Two final images from our Bergamot Station field trip on April 12. Both are from the Mark Moore Gallery. Above, Alison Schulnik's odd paintings of animals and landscapes were in the main gallery. A couple including the one above, were most diggable because of their wierdness.



Boo Ritson at Mark Moore Gallery.


In a side gallery were five large photos by Boo Ritson. Each work featured a portrait; the sitter slathered with some sort of paint or makeup giving the appearance of a person posing as the confectionery equivalent of himself.





After Bergamot Station, we laid low at the hotel until A's opening. The Paul Kopeikin Gallery is located a block from the LACMA, and is one of a handful of galleries gathered around a courtyard on Wilshire Blvd. I've posted images of A's installation over at maykr.

Other openings that night included two separate shows of Nicola Tyson's work at the
Mark Foxx Gallery, one of drawings, and another of paintings. The drawings, which I liked, traced familiar steps as an exercise in loose and spare psycho-figurative sketches. Nothing really original, but that kind of work appeals to me. The paintings felt even more loaded with self conscious steps, and did not go far enough in any direction for my taste.
Located directly above Mark Foxx Gallery, 1301PE was showing a group of small paintings by Charlene Von Heyle which I liked.

Directly across from Kopeikin's space, Roberts & Tilton featured and enjoyable show of the sculpture and drawings of Thomas Kiesewetter. The scale, color and nature of the constructions all worked for me. The use of a variety of pedestals added much to the spirit of the work as each piece was set atop a unique plinth, each one stained or marked showing signs of having served as working platform in the creation of the sculptures.


Thomas Kieswetter at Roberts & Tilton.


3 days in LA part 1

Bergamot Station

We were in LA last weekend for Angelika's opening at the Paul Kopeikin Gallery. I was in Denver for a few days of work, then headed out to LA from there on Friday morning. I hadn't heard about the snowstorm in NY until I got to the airport. I felt very fortunate to be heading in the other direction, particularly knowing that the mess out East would straighten itself out by the time I was ready to return.
Our leisure time both before and after A's opening was filled with looking at art....what a change.
On Saturday morning, we went over to
Bergamot Station, a collection of over twenty galleries housed in a former undustrial area encircling a parking lot in Santa Monica.
We stopped into most of the galleries, and saw some very good shows. I snapped some images of the work I found most interesting.
Patrick Painter Inc. has separate spaces at Bergamot.

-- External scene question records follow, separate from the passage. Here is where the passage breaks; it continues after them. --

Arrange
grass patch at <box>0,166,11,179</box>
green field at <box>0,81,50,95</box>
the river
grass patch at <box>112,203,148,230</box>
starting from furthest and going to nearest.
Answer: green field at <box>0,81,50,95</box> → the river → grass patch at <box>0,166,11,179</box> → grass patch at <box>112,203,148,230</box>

Hope Atherton at Patrick Painter East


The East gallery featured a show of paintings by Hope Atherton that treated the representational subjects with a natural abstract approach.




Albert Oehlen at Patrick Painter West


Painter's west gallery featured the "Leg Show" a group of leg-centric work by Tim Berresheim, Albert Oehlen and Matthia Schaufler which was the initial incarnation of a recurring theme of the ubiquiteness of the German artist. The day before, A was having a conversation with another artist about the current tide of German artists that are supremely visible in LA exhibits currently. It could be that my krautsense is more highly attuned given my domestic situation, but in any case there indeed seemed to an inordinate number of German's represented in the exhibits we saw.

The two most effective exhibits were also very entertaining: Jean Lowe's papier-mache installations at
Rosamund Felsen Gallery, and a survey of the work of Scott Grieger at Patricia Faure Gallery.
Both artists appropriate the familiar and send it back to us with a twist.



Jean Lowe at Rosamund Felsen Gallery


Lowe's exhibit spanned three rooms all with intricate constructions. Her collection of fully stocked bookshelves are capable of keeping you engaged for hours perusing the volume of titles riffing on subjects through out the entire Dewey Decimal system.


Scott Grieger at Patricia Faure Gallery.

The Grieger exhibit covers work from 1969-2007 in a variety of media that pointedly references recent art history. There is a group of photographs recreating famous artworks by Robert Irwin, Rauschenberg, Barnett Newman where Grieger cast himself as the replacement for the essential element in each piece. In other pieces, he creates works that could be supposed to be the result of fantasy mashups of artists like Johns+Judd and Newman+Stella.

Sunday, March 04, 2007

Grand Central Interminable

On February 24, I was standing at the foot of one of the staircases in Grand Central, reading, waiting for the 2:51 back to Beacon after having run through the Armory show. I arrived almost an hour ahead of time, and had become pretty absorbed in my magazine. I looked up from my reading, and after a couple of seconds realized something odd was afoot. Portions of the crowd in the hall were frozen still. I estimate several dozen people had stopped mid step on the floor of the great hall. The fellow nearest me was struck in mid-bite of his cupcake. I stood and watched the unmoving among the otherwise normal GCT rush for two or three minutes before the living sculptures melted into the crowd at 2:35 accompanied by applause throughout the hall. After just a few seconds, another arrangement of people fixed in location became apparent. This time, a young woman looked on as two companions embraced sadly at the base of the staircase, and another woman lay prone as if after stumbling. This moment of inaction lasted five minutes, and again evaporated with more applause.
Standing unwittingly amid such an intervention was thrilling, partly for the unexpected twist it provided, and by the palpable sense that though not in on the action, by being present, I too had a role to play in the performance. By having been initially unaware of the inaction around me, the entertainment of the moment was provided by the same process of growing awareness repeated dozens of times over as more people found themselves confronting the strange obstacle course, realizing something was up, then reacting to it, trying to interact with it, or imitating it. The most entertaining, though, was the population of folks that traversed the space, weaving around the frozen actors without a clue that anything differentiated that moment from any other.


Update 3/08: I finally discovered the group responsible for the action - Improve Everywhere.